Sensors are deployed many different depths in the water column.

df_metadata['depth (m)'].unique()
array([ 2. , 6. , 4. , 1. , 1.3 , 0.5 , 1.5 , 0.4 , 0.8 , 1.6 , 16. , 15. , 14. , 0. , 5. , 7. , 30. , 18. , 10. , 20. , 3. , 3.5 , 0.41, 26. , 25. , 75. , 40. , 50. , 22. , 28. , 36. , 9. , 60. , 44. , 24. , 27. , 12. , 21. , 16.5 , 8. , 17.5 , 37. , 11. , 13. , 4.5 ])

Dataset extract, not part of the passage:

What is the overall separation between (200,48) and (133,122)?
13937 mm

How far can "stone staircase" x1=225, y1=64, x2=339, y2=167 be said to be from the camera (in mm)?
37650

Most often, there are standard depths that are most often used:

df_metadata['depth (m)'].value_counts().head(15)
depth (m) 2.0 195 5.0 184 10.0 156 15.0 132 20.0 93 1.0 50 30.0 35 25.0 25 0.5 18 40.0 16 4.0 14 3.0 13 1.5 10 8.0 10 27.0 10 Name: count, dtype: int64

Let’s group these observation segments into more limited number of study sites where the waterbody, station, and depth are the same even if the sensor itself is replaced.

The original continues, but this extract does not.